Problem: Fetch a web page, extract specific fields, and return normalized JSON.

This example follows the core principles described in the AI Worker Design Patterns and uses the standard Worker Protocol schema.

Key ideas#

Keep the worker single-purpose and explicit about inputs and outputs.
Put hard limits in the contract (timeout, retries, tools allowed).
Make failures machine-actionable with stable error codes.
Emit structured signals so orchestrators can route, retry, or escalate.

Diagram#

url -> fetch -> parse -> extract -> data

Worker spec#

worker_id: web-scrape-worker
version: 1.0
purpose: Fetch a web page, extract specific fields, and return normalized JSON.
inputs:
  - url: string
  - extraction_spec: object
  - user_agent: string (optional)
outputs:
  - data: object
  - source: object
  - warnings: array
constraints:
  timeout_seconds: 60
  max_tokens: 1500
  tools_allowed: [fetch_url, parse_html]
retries:
  max_attempts: 2
  backoff: exponential
observability:
  trace_id: required
  log_fields: [worker_id, attempt, duration_ms]

Input schema#

{
  "$schema": "https://json-schema.org/draft/2020-12/schema",
  "type": "object",
  "additionalProperties": false,
  "properties": {
    "url": {
      "type": "string"
    },
    "extraction_spec": {
      "type": "object"
    },
    "user_agent": {
      "type": "string"
    }
  },
  "required": [
    "url",
    "extraction_spec"
  ]
}

Output schema#

{
  "$schema": "https://json-schema.org/draft/2020-12/schema",
  "type": "object",
  "additionalProperties": true,
  "properties": {
    "data": {
      "type": "object"
    },
    "source": {
      "type": "object"
    },
    "warnings": {
      "type": "array"
    }
  }
}

Constraints#

{
  "timeout_seconds": 60,
  "max_tokens": 1500,
  "retries": {
    "max_attempts": 2,
    "backoff": "exponential"
  },
  "rate_limit": "per-tenant (example: 10/min)",
  "tools_allowed": [
    "fetch_url",
    "parse_html"
  ]
}

Failure modes & handling#

Robots or access denied: error_code=access_denied (non-retryable unless policy allows).
Timeout fetching: error_code=fetch_timeout (retryable with backoff).
HTML structure changed: return warnings and partial extraction with missing fields.

Observability signals#

logs: worker_id, attempt, duration_ms, status, error_code
metrics: success_count, failure_count, retry_count, p95_duration_ms
trace fields: trace_id, span_id, upstream_request_id (if present)

FAQ#

Should the worker return partial results on failure?

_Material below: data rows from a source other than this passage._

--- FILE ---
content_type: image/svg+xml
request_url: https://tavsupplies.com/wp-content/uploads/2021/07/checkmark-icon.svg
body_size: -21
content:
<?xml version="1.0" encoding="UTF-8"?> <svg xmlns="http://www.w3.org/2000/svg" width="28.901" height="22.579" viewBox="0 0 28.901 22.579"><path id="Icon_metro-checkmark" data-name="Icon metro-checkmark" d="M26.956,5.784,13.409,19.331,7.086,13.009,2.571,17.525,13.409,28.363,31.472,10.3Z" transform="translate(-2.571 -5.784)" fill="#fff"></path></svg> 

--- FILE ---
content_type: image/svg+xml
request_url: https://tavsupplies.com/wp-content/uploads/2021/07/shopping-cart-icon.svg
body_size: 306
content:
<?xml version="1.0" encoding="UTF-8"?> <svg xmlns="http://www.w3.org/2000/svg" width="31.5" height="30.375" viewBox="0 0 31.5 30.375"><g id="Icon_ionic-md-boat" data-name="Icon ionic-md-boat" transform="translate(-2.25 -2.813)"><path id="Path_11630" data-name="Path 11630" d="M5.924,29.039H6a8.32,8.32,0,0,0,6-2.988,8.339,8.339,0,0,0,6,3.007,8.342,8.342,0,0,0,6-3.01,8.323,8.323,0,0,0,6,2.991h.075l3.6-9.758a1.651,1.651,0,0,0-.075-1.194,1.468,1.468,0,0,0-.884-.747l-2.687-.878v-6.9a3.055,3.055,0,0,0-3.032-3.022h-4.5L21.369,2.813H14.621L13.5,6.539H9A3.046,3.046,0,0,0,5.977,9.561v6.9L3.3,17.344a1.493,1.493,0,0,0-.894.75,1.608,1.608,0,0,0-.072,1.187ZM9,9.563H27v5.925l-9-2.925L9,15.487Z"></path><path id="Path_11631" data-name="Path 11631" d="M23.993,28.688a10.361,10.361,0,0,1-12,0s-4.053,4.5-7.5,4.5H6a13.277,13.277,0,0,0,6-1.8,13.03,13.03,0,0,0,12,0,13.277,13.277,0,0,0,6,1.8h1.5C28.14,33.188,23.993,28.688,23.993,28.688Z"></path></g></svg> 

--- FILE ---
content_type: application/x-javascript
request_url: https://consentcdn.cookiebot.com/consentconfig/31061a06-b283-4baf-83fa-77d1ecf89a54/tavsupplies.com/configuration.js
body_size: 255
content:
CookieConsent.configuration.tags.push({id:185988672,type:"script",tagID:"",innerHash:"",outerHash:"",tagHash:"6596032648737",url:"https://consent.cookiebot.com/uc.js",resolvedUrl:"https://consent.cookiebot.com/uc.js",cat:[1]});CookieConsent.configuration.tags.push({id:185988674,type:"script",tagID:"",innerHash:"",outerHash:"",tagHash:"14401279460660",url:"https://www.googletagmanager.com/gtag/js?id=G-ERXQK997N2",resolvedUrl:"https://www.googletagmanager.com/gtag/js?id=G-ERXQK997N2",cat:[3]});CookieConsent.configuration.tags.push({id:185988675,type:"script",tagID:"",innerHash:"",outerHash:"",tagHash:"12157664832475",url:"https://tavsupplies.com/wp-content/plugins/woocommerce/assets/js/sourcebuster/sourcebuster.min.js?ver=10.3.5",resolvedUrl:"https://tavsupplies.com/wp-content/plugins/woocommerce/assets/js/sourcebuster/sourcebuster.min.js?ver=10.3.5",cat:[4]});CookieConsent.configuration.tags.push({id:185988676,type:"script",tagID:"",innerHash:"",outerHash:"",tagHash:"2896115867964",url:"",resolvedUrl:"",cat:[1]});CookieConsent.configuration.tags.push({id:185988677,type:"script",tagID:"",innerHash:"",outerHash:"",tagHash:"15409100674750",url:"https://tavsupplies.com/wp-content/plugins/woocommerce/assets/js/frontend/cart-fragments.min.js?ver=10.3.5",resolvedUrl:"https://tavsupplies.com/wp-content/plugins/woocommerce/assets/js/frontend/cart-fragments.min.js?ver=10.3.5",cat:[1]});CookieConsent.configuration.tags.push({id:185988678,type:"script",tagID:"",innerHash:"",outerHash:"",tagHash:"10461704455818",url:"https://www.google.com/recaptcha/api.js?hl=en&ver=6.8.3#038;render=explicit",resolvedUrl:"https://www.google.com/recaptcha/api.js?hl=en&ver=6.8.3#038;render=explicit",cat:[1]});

If partial results are safe and useful, return them with a stable status and error_code. Otherwise fail fast and let orchestration decide.

Where should large artifacts go?

Store them externally (object storage or DB) and return a reference (URL or artifact ID) in the response.

How should I choose timeouts?

Set a hard ceiling based on SLOs and queue backpressure. Prefer smaller workers with tighter timeouts over monolith workers.